I still prefer wd reds. So from reading this i most likely will also transcode. And i would be using 2 wd reds 1tb in raid 1 for reliability. What build would you guys recommend for my situation? I also would like the diskless build to be around 250$
 
Do you already have the disks? Typically the cost per GB on 1 TB drives is much higher than 2 or 3 TB drives.

As you mentioned FreeNAS, I'd suggest you grab at least 8GB of RAM as they say that is required nowadays. If that concerns you, you could certainly try a different platform. You may also want a flash drive to boot the OS from. Most tend to have the OS separate from the storage.

As for components, I believe the parts I mentioned are generally good. If you find you need more, just look for the cheapest I3, but that'll likely to at least be twice the cost of the Pentium.

As for the drives:
Western Digital WD10EFRX Red 3.5" 5400RPM 1TB 64MB $0.058 (10) $57.99 Add
Western Digital WD20EFRX Red 3.5" 5400RPM 2TB 64MB $0.043 (11) $85.95 Add
Western Digital WD30EFRX Red 3.5" 5400RPM 3TB 64MB $0.037 (24) $109.99 Add

The number just past the cache is $/GB. You'd pay nearly 6 cents per gigabyte for a 1TB drive vs just under 4 cents per GB on a 3 TB drive, which appears to be the sweet spot in terms of value. The 2TB drive is just over 4 cents, so it's a pretty good in between spot.

Like others, I'd recommend at least three drives, but no one will know what you need but you.
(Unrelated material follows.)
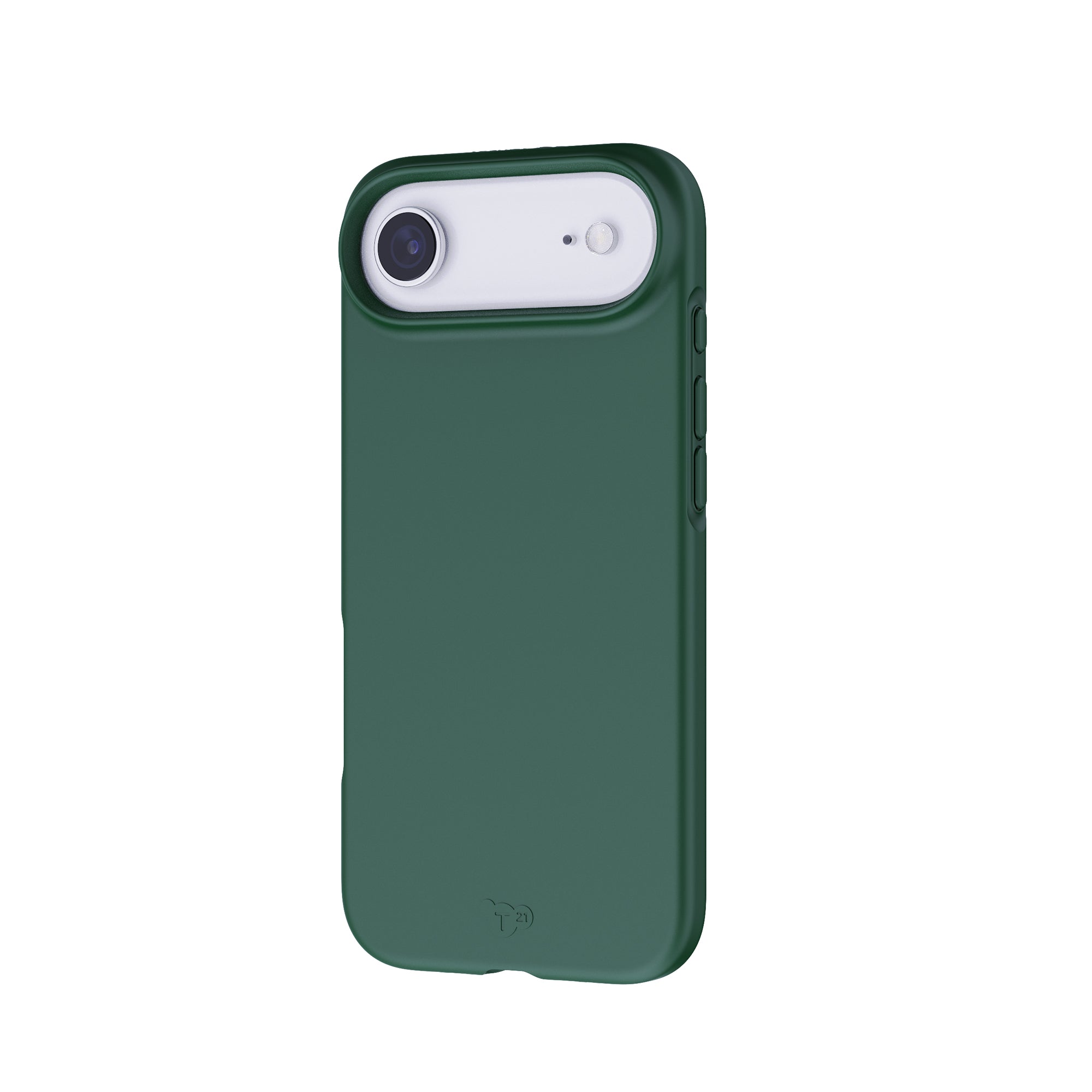 Tech21 EvoLite MagSafe iPhone Air Hülle Quantum Green Slim 3 m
Also, the case and board in my build is suppose to support 6 x Sata3 3.5 inch drives, which I why selected them.
 
http://pcpartpicker.com/p/zmqHgs

This should work for a basic system. It's got room for up to six hard drives, and is a fairly compact box. 8GB of RAM and a not-an-Atom CPU mean you can at least experiment with VMs and other server functions, and transcoding should work well for 1-2 clients.

Add as many TBs of storage space as the budget allows, I guess.

Estimating likely performance is... tough. It can depend a lot on the clients and the type/amount of data you're moving. My NAS (server in sig) will transfer data at around 100MB/sec pretty reliably, but it varies quite a bit with the NIC/drivers that the client is using. Not to mention the usual caveats about switches, WiFi, etc.
 
Seems like a good build. However, is that psu good for 24/7 operation? And what do you think the noise level on that build would be?
 
Seems like a good build. However, is that psu good for 24/7 operation? And what do you think the noise level on that build would be?

Should be. Noise level would be similar to an off the shelf office PC - most PSUs are fairly quiet, as are WD Reds. It's the CPU coolers and video cards that create most of the noise.
 
As far as a NAS OS goes, I'm going to give my usual spiel: FreeNAS is great, the community sucks though. NAS4Free is the same core tech. unRAID makes better use of a bunch of different-sized HDDs as well as spinning down individual drives for power savings. Your best bet if you want ultimate flexibiliity and feature support is a generic Linux installation which you can then configure to suit, but it's more complicated.
 
My addendum:
1. If you are going to use FreeNAS, do not use hardware RAID, use RaidZ with ZFS.
2. Install FreeNAS on a USB stick as recommended in their instructions. If you don't want a USB stick on the outside of the case, use an internal USB header
3. 2GB of RAM per every TB of disk space
4. 1TB is really nothing these days, I'd invest in bigger capacity disks and be good for a few years.
5. I heared some bad stuff about WD Reds, if you can find a nicely priced HGST instead I'd recommend them over WD or Seagate any day.